Wolf-Dietrich Salwey hat Charme für drei. Wenn der kräftig gewachsene Graukopf sein breites Lächeln aufsetzt, darf er sich einiger Sympathien sicher sein. Andere Menschen kennen ihn aber auch als unerbittlichen Zupacker und als Patriarchen.

Als er 23 Jahre alt war, wartete er nicht, bis ihm das elterliche Gut zugesprochen wurde. Er kaufte sich vom Ersparten einen Hof im nahen Glottertal und machte sich selbstständig.

In einer Zeit, als in Südbaden die Genossenschaften herrschten und das Land mit milden Weinen überschwemmten, setzte Salwey auf herben Geschmack. Er wurde bald der beste Erzeuger am Kaiserstuhl - und ist es bis heute geblieben.

Sein ältester Sohn Konrad, immerhin diplomierter Weinbauingenieur, musste eine Weile warten, bis er höhere Aufgaben im Keller übernehmen durfte. Eigentlich sollte der Vater jetzt zu seinem 65. Geburtstag das Steuer übergeben. Dafür, dass er das Gut nun doch weiter mitführt, werden betriebswirtschaftliche Gründe angeführt.

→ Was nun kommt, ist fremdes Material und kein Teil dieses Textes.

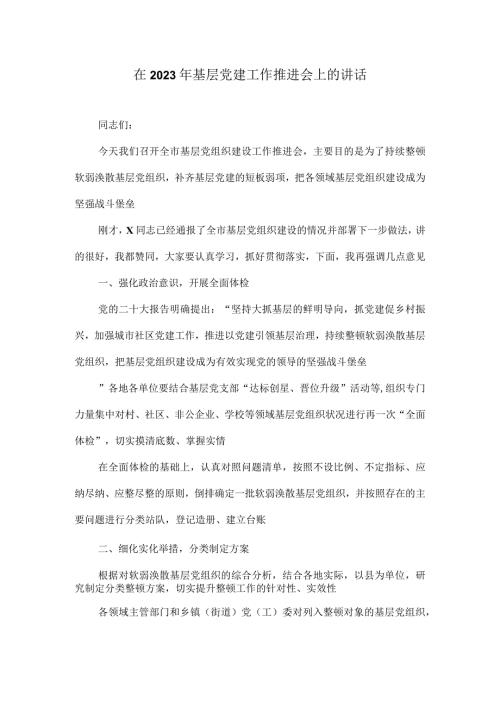 在2023年基层党建工作推进会上的讲话

同志们：

今天我们召开全市基层党组织建设工作推进会，主要目的是为了持续整顿软弱涣散基层党组织，补齐基层党建的短板弱项，把各领域基层党组织建设成为坚强战斗堡垒

刚才，X同志已经通报了全市基层党组织建设的情况并部署下一步做法，讲的很好，我都赞同，大家要认真学习，抓好贯彻落实，下面，我再强调几点意见

一、强化政治意识，开展全面体检

党的二十大报告明确提出：“坚持大抓基层的鲜明导向，抓党建促乡村振兴，加强城市社区党建工作，推进以党建引领基层治理，持续整顿软弱涣散基层党组织，把基层党组织建设成为有效实现党的领导的坚强战斗堡垒

”各地各单位要结合基层党支部“达标创星、晋位升级”活动等，组织专门力量集中对村、社区、非公企业、学校等领域基层党组织状况进行再一次“全面体检”，切实摸清底数、掌握实情

在全面体检的基础上，认真对照问题清单，按照不设比例、不定指标、应纳尽纳、应整尽整的原则，倒排确定一批软弱涣散基层党组织，并按照存在的主要问题进行分类站队，登记造册、建立台账

二、细化实化举措，分类制定方案

根据对软弱涣散基层党组织的综合分析，结合各地实际，以县为单位，研究制定分类整顿方案，切实提升整顿工作的针对性、实效性

各领域主管部门和乡镇（街道）党（工）委对列入整顿对象的基层党组织，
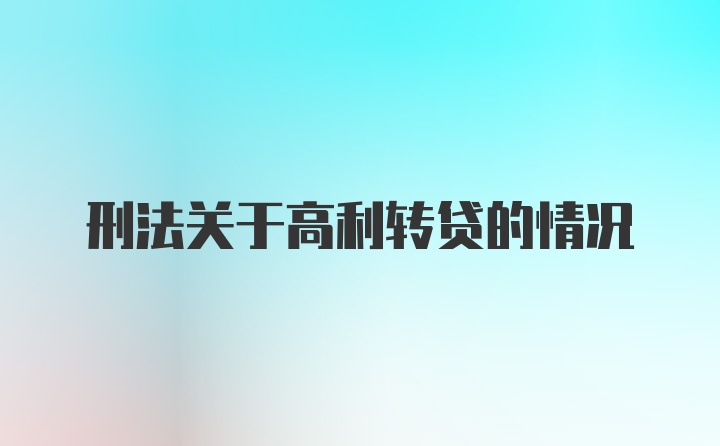 刑法关于高利转贷的情况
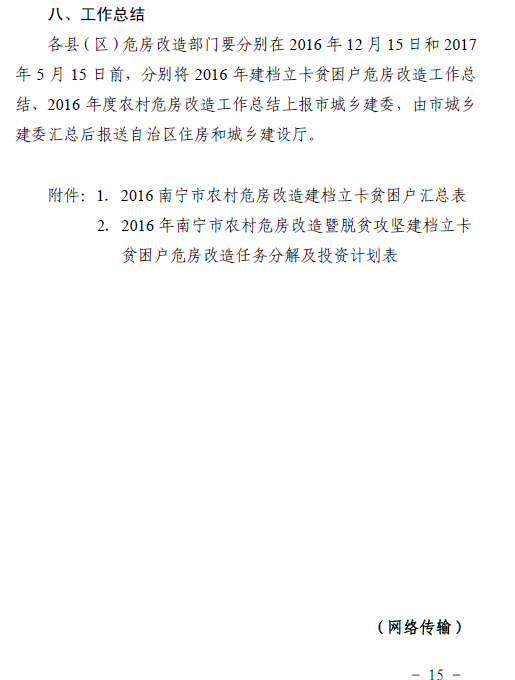 八、工作总结

各县（区）危房改造部门要分别在 2016 年 12 月 15 日和 2017 年 5 月 15 日前，分别将 2016 年建档立卡贫困户危房改造工作总结、2016 年度农村危房改造工作总结上报市城乡建委，由市城乡建委汇总后报送自治区住房和城乡建设厅。

附件：1. 2016 南宁市农村危房改造建档立卡贫困户汇总表

2. 2016 年南宁市农村危房改造暨脱贫攻坚建档立卡贫困户危房改造任务分解及投资计划表

（网络传输）

－ 15 －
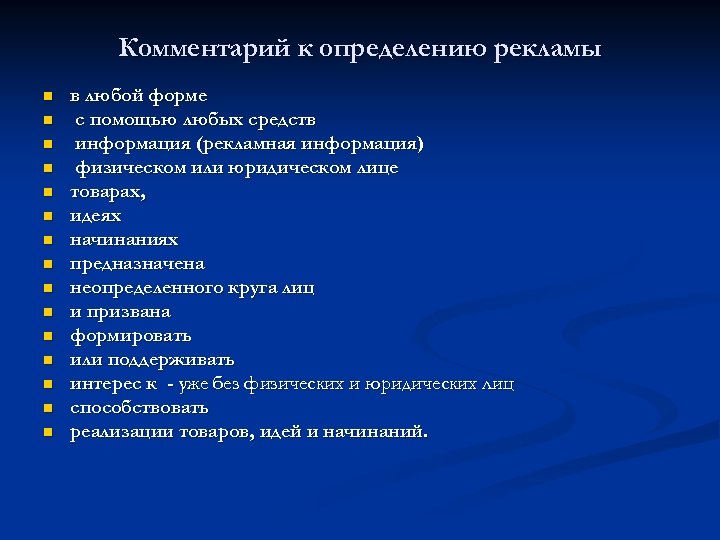 Комментарий к определению рекламы

- в любой форме
- с помощью любых средств
- информация (рекламная информация)
- физическом или юридическом лице
- товарах,
- идеях
- начинаниях
- предназначена
- неопределенного круга лиц
- и призвана
- формировать
- или поддерживать
- интерес к - уже без физических и юридических лиц
- способствовать
- реализации товаров, идей и начинаний.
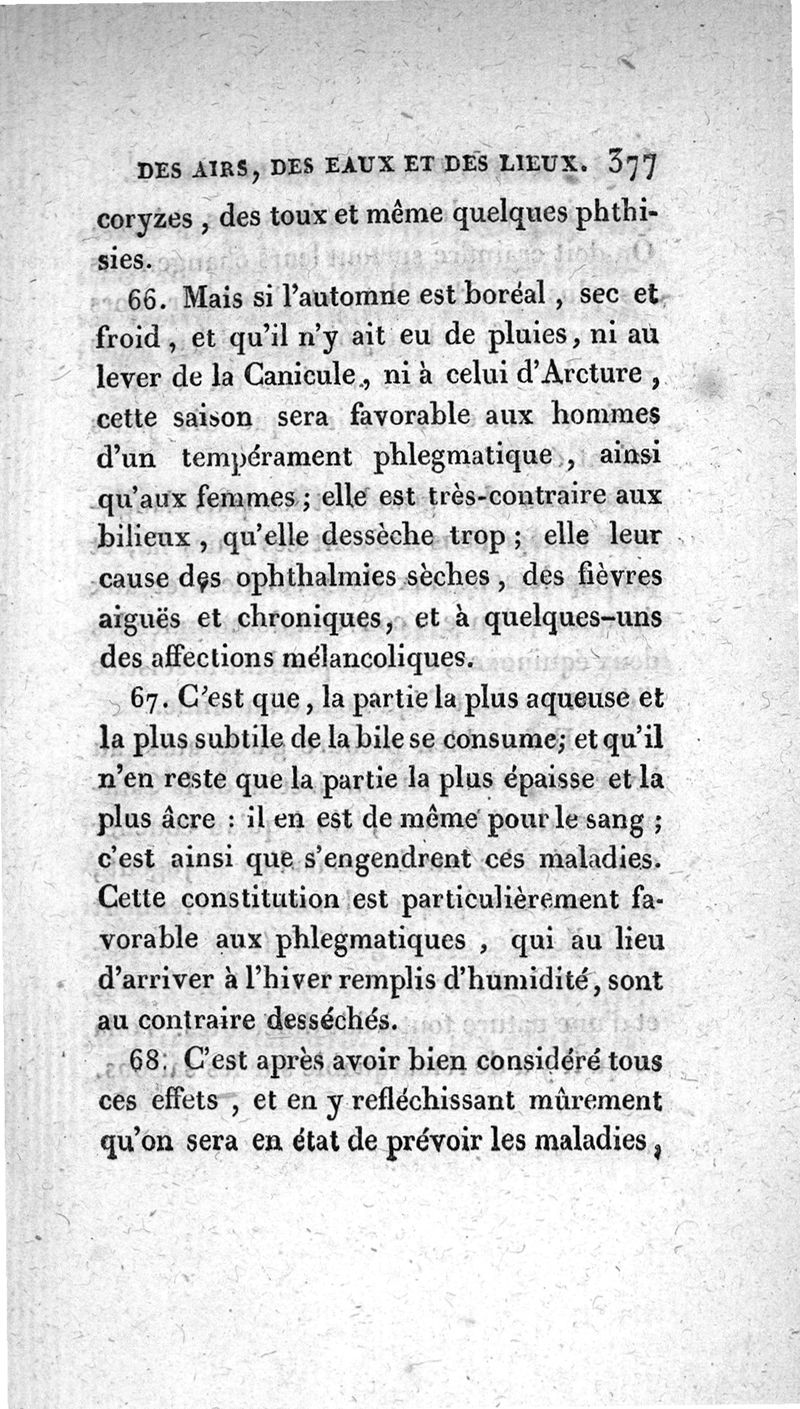 DES AIRS, DES EAUX ET DES LIEUX. 377

coryzes, des toux et même quelques phthisies.

66. Mais si l'automne est boréal, sec et froid, et qu'il n'y ait eu de pluies, ni au lever de la Canicule, ni à celui d'Arcture, cette saison sera favorable aux hommes d'un tempérament phlegmatique, ainsi qu'aux femmes; elle est très-contraire aux bilieux, qu'elle dessèche trop; elle leur cause des ophthalmies sèches, des fièvres aiguës et chroniques, et à quelques-uns des affections mélancoliques.

67. C'est que, la partie la plus aqueuse et la plus subtile de la bile se consume; et qu'il n'en reste que la partie la plus épaisse et la plus âcre : il en est de même pour le sang; c'est ainsi que s'engendrent ces maladies. Cette constitution est particulièrement favorable aux phlegmatiques, qui au lieu d'arriver à l'hiver remplis d'humidité, sont au contraire desséchés.

68. C'est après avoir bien considéré tous ces effets, et en y refléchissant mûrement qu'on sera en état de prévoir les maladies,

Um den beengten Hof erweitern zu können, erwarb Salwey eine leer stehende Fabrik nahebei. Der Vorbesitzer bestand darauf, den Besitz in toto zu veräußern, samt den Weinbergen, Feldern und einem alten Steinbruch. Das war teuer. Der Vater will nicht ein mit drückenden Verbindlichkeiten belastetes Erbe übergeben.

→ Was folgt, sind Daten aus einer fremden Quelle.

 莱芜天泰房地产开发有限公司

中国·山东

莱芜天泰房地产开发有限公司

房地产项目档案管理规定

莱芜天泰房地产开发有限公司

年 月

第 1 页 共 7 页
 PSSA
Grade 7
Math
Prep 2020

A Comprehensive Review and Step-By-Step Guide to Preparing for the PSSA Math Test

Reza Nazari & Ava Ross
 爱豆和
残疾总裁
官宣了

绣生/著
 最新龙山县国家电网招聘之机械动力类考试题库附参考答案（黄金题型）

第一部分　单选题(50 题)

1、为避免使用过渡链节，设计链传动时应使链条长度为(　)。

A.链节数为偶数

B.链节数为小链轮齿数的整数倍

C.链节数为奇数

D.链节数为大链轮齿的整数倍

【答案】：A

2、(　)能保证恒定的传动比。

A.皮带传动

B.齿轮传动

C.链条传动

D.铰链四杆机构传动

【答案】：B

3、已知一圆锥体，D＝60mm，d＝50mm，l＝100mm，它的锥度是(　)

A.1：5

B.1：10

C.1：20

Bei den Rotweinen des Ausnahme-Jahrgangs 2003 hatte noch der Senior Regie geführt. Ihm ist da manch überragender Tropfen gelungen. Von der Spitzenlage Eichberg, einer von Südwest nach Südost drehenden Mulde, die reichlich mit Vulkanasche durchsetzt ist, kommt eine mächtige Spätburgunder-Spätlese.

Sie trägt die neue amtliche Bezeichnung "Großes Gewächs". Wolf-Dietrich Salwey hält es da lieber mit seiner eigenen, alten Klassifikation und fügt drei Sterne an.

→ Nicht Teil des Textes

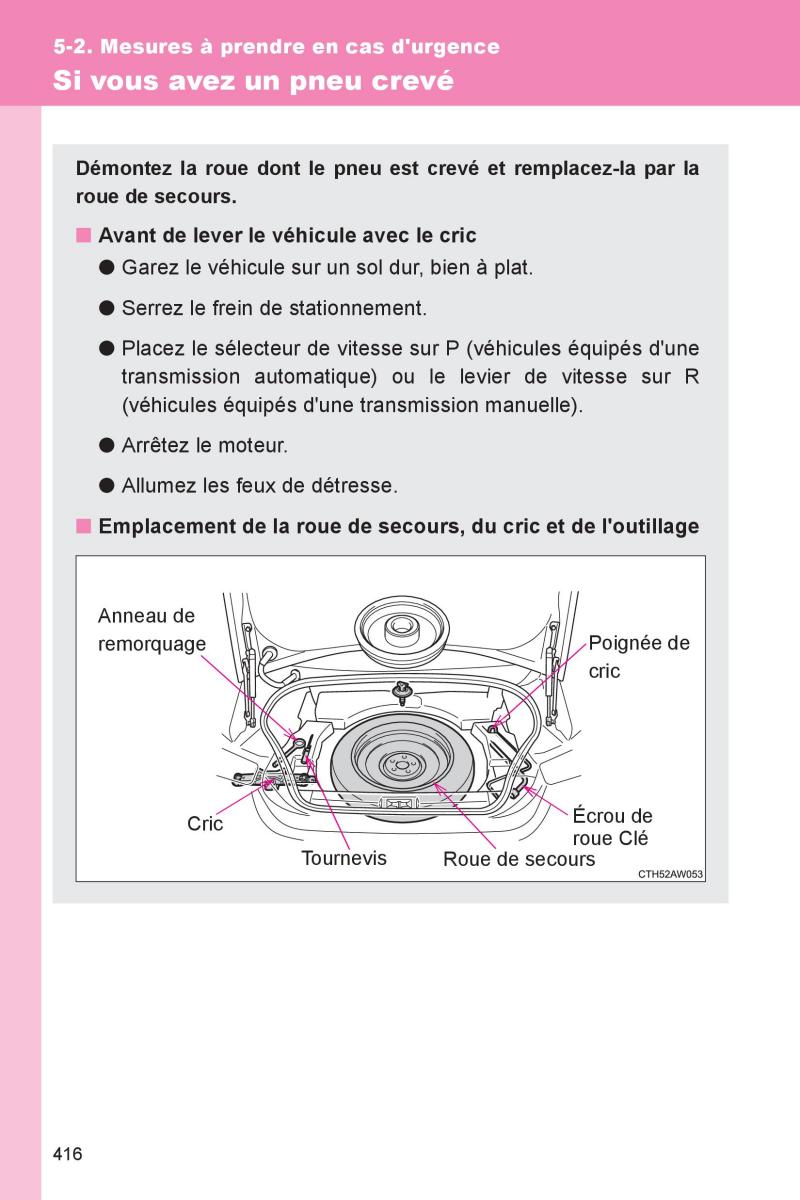 5-2. Mesures à prendre en cas d'urgence

Si vous avez un pneu crevé

Démontez la roue dont le pneu est crevé et remplacez-la par la roue de secours.

■ Avant de lever le véhicule avec le cric

● Garez le véhicule sur un sol dur, bien à plat.

● Serrez le frein de stationnement.

● Placez le sélecteur de vitesse sur P (véhicules équipés d'une transmission automatique) ou le levier de vitesse sur R (véhicules équipés d'une transmission manuelle).

● Arrêtez le moteur.

● Allumez les feux de détresse.

■ Emplacement de la roue de secours, du cric et de l'outillage

Anneau de remorquage

Poignée de cric

Cric

Tournevis

Roue de secours

Écrou de roue Clé

CTH52AW053

416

Es ist unabdingbar, den Wein schon am Morgen zu dekantieren. Er dankt es am Abend mit reinster Harmonie. Dann tritt das frische Eichenholz dezent zurück. Statt Vanille verwöhnen Röstaromen, die an die Kruste eines dunklen Bauernbrots erinnern. Bohnenkraut und Mandel sind zu ahnen. Die Frucht von Kirschen und Brombeeren ist derart intensiv, dass es am Gaumen fast schmerzt. minutenlang hallt der Wein aus, untermalt vom Geschmack der Vulkanerde.

Der wahre badische Genießer gönnt sich dazu ein schlichtes Mahl: Hirschsteaks medium gebraten in einer extra sahnigen Sauce, die mit etwas Brombeer-Gelee verfeinert wird. Dazu Spätzle vom Brett.